Dawn Henderson Beam (born May 15, 1964) is an associate justice of the Supreme Court of Mississippi.

Biography

Dawn Beam was born May 15, 1964 in Marks, Mississippi. She earned a Bachelor of Arts in business from the University of Mississippi and a law degree from the University of Mississippi School of Law. She was admitted to the Mississippi Bar in 1989.

State court service
Previously, Beam was a judge for the 10th Chancery District in Mississippi. She was re-elected on November 4, 2014, for a term that began in 2015 and would have expired in 2018.

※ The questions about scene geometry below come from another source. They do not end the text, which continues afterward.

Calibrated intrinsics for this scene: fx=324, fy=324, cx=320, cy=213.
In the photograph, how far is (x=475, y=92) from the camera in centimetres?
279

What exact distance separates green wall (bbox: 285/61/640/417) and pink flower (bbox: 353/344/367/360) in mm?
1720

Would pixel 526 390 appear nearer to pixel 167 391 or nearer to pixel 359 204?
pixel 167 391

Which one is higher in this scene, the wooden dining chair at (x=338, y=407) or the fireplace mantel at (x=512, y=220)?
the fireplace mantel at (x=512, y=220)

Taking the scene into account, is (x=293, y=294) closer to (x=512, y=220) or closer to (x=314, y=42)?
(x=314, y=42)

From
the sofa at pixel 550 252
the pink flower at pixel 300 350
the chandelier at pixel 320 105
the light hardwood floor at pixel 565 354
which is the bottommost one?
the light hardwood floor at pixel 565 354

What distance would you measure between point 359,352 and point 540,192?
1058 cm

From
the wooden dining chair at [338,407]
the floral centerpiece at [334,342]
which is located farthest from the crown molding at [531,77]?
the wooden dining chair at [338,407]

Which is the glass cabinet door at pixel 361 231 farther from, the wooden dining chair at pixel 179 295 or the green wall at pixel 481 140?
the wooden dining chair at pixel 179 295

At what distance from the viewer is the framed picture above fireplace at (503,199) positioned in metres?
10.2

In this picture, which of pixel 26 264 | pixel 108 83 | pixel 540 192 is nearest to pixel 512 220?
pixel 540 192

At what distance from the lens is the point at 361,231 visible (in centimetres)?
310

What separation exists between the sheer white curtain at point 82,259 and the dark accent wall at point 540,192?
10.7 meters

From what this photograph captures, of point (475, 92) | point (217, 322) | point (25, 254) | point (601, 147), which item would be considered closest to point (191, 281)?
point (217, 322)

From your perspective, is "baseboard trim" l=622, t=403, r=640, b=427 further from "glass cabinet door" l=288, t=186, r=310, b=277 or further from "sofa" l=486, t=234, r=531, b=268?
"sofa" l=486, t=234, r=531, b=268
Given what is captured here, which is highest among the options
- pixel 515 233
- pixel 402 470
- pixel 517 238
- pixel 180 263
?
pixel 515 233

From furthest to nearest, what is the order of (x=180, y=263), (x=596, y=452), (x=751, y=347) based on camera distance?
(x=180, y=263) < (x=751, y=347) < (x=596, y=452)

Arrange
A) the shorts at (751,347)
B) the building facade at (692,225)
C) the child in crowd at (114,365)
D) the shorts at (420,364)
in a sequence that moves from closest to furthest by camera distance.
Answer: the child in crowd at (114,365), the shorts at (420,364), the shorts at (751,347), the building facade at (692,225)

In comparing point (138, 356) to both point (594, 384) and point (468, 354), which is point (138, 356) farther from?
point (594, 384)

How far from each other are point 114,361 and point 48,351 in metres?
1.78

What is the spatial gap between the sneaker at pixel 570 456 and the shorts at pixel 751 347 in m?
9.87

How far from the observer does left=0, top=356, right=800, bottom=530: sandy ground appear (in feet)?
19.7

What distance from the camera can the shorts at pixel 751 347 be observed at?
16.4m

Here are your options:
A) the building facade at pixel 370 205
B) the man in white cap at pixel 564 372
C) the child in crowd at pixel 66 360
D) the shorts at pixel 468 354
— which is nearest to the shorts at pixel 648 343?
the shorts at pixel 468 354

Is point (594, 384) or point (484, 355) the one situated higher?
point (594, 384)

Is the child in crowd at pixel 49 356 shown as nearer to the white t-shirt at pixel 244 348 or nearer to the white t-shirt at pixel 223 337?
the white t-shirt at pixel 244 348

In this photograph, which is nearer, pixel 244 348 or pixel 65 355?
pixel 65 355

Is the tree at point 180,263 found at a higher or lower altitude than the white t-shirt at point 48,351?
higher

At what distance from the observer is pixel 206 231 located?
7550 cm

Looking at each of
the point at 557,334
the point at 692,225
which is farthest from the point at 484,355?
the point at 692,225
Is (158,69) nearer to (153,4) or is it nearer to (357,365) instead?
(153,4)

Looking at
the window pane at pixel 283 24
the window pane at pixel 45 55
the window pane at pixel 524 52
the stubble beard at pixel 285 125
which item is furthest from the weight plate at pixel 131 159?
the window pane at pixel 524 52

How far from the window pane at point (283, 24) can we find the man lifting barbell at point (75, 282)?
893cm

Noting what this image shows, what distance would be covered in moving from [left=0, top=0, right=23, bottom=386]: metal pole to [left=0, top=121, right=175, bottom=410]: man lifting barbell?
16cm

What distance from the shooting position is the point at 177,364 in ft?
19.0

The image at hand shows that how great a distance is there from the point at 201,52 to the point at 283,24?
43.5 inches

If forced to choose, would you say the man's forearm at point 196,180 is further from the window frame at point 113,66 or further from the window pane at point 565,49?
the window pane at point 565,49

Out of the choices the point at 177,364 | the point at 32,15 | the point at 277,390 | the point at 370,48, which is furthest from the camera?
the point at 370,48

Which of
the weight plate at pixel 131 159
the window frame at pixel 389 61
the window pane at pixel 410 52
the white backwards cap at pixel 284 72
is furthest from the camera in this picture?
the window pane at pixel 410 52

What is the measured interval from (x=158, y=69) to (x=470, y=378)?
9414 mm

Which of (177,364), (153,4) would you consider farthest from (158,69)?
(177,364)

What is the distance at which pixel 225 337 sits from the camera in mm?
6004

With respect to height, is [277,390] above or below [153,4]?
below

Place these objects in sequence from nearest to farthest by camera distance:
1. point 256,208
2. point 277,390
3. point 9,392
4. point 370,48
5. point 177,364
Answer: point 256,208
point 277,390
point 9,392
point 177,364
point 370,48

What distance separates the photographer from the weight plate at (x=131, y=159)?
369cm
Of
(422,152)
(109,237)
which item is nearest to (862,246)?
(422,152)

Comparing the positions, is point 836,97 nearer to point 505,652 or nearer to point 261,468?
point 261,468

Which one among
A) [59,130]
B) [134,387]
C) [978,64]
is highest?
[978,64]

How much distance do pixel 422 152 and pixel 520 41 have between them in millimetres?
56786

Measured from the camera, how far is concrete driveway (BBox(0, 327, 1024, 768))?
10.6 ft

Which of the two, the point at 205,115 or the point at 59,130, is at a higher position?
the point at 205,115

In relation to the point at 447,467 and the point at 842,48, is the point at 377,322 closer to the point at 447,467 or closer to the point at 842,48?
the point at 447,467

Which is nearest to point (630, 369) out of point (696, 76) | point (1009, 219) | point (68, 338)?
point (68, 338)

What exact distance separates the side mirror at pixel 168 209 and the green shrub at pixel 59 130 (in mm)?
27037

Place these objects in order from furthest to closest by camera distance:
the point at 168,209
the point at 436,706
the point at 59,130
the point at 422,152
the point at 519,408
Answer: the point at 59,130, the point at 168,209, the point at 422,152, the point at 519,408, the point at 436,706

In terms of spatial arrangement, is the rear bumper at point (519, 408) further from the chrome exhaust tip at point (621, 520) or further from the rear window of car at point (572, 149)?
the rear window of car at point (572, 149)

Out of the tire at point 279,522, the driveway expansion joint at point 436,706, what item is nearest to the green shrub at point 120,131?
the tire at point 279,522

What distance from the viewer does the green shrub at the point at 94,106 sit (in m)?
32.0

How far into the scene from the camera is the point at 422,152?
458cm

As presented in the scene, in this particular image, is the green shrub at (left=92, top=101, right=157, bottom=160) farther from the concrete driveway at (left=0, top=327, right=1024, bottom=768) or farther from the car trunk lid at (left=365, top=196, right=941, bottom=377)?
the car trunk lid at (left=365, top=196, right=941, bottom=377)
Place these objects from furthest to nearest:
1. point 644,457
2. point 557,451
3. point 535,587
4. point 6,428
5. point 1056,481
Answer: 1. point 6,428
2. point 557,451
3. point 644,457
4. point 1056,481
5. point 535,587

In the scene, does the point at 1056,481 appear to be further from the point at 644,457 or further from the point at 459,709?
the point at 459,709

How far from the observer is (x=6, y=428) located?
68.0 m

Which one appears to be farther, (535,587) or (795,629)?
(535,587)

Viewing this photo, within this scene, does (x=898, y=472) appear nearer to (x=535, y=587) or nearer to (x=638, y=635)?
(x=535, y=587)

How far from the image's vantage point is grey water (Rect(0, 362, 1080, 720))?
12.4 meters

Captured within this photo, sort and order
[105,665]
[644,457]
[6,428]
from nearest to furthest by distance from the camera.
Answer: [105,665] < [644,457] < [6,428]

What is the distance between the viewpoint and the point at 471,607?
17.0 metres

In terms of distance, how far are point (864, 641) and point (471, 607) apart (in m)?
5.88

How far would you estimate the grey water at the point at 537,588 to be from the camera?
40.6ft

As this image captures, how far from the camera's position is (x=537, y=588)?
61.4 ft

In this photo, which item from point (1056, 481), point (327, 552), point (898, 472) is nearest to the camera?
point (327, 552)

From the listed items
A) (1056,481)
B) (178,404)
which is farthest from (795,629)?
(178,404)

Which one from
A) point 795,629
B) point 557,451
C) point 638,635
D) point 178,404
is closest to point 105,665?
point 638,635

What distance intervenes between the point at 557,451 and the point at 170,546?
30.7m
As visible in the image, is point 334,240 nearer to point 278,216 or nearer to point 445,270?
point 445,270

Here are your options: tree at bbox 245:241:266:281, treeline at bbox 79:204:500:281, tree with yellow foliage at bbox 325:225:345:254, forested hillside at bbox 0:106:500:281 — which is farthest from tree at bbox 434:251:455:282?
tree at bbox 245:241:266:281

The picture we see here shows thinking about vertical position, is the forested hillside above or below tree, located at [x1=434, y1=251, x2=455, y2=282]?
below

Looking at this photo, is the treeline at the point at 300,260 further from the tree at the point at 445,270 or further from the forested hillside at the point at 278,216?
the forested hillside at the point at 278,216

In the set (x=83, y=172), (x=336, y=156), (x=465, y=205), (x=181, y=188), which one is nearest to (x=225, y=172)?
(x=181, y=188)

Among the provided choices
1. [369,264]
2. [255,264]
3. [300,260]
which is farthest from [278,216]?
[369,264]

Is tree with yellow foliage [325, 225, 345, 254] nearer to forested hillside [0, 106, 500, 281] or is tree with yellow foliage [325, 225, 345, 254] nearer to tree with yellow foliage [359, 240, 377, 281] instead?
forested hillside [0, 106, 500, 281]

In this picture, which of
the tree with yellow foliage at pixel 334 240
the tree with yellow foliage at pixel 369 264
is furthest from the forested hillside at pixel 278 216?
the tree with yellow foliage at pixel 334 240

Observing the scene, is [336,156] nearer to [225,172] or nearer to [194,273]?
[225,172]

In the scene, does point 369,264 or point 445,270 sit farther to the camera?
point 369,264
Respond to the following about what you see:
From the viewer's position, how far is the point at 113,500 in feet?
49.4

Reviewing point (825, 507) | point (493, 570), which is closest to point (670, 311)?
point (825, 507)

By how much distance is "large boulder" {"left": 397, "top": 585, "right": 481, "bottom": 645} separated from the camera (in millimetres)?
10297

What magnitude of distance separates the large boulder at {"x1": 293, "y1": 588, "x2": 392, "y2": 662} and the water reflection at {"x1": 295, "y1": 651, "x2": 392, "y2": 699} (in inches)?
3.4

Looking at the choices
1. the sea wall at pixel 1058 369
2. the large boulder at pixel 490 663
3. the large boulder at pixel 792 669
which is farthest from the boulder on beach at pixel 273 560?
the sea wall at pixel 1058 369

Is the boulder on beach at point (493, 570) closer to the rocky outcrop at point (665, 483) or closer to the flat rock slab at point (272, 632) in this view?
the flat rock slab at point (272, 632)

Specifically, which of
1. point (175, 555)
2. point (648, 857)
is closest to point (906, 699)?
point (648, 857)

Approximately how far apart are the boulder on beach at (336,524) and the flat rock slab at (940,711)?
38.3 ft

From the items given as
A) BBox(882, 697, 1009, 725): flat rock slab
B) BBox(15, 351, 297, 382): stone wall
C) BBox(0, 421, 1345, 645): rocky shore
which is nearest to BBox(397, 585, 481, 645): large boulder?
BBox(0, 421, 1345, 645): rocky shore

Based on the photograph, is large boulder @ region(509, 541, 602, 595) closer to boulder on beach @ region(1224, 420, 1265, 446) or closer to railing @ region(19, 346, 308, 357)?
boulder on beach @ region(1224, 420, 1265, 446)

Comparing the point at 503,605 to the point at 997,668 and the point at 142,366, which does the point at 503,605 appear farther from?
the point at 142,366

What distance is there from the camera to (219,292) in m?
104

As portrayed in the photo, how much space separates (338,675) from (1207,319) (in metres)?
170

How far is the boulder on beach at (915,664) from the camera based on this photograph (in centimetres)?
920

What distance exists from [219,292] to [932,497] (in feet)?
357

Service on Supreme Court of Mississippi

On December 28, 2015 Governor Phil Bryant appointed Beam to fill the remaining 10-month term of Justice Randy G. Pierce, who resigned on February 1, 2016.

Advocacy

In her early career, she worked extensively in child support enforcement. Her work as a chancellor and as a county prosecutor included protection of abused and neglected children. After her appointment to the Supreme Court, she continued work for the protection of children as co-chair of the Commission on Children's Justice and ReNewMS. She spearheaded efforts to organize Rescue 100 programs to train more foster parents.

Personal

Beam makes her home in Sumrall. She is a member of Sumrall United Methodist Church in Lamar County.	She is married to Dr. Stephen Beam. They have five children.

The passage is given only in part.